Banding Pattern on Polarized Hair Microscopic Examination and Unilateral Polymicrogyria in a Patient With Steroid Sulfatase Deficiency

Arch Dermatol. 2012;148(1):73-78. doi:10.1001/archdermatol.2011.281

Background Several forms of ichthyosis are associated with neurologic manifestations, including Sj ögren-Larsson syndrome, Refsum disease, and mental retardation –enteropathy-deafness-neuropathy-ichthyosis-keratoderma (MEDNIK) syndrome. We report a case of X-linked steroid sulfatase deficiency, ichthyosis, seizures, abnormal hair banding pattern, and unilateral polymicrogyria.
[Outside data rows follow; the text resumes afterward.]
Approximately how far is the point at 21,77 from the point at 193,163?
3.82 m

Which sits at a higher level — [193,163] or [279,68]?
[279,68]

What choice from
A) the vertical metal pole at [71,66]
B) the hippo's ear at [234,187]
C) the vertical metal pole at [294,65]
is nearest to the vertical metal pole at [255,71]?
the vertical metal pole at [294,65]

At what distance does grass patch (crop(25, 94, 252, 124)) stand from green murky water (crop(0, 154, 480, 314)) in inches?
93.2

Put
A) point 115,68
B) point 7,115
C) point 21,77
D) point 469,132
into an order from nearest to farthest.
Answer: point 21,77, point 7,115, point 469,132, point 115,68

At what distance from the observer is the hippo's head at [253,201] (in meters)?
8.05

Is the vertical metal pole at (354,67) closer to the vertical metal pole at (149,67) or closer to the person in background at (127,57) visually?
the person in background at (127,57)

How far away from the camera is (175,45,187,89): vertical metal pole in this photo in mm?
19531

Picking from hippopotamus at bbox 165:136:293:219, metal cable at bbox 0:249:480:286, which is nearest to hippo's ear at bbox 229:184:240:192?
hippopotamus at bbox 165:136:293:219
Observations A 3-year-old Caucasian male with a history of ichthyosis since birth presented with generalized tonic seizures. Findings from a physical examination were remarkable for thin hair, retinitis pigmentosa, and poor dentition. Polarized light microscopic examination of all the hair samples demonstrated a banding pattern. Magnetic resonance imaging of the brain revealed left hemispheric polymicrogyria with decreased sulcal pattern and stable asymmetric dilation of the left lateral ventricle. Constitutional microarray revealed the typical approximately 1.5-Mb deletion of the steroid sulfatase gene.

Conclusions Steroid sulfatase deficiency is a cause of X-linked ichthyosis; however, our patient also had retinitis pigmentosa, seizures, and abnormal hair findings. The presence of abnormal hair with a banding pattern on polarized microscopy may be helpful for diagnosis; however, this pattern is not specific to this disease. In addition, to our knowledge, the presence of a malformation of cortical development has not been previously reported in patients with steroid sulfatase deficiency.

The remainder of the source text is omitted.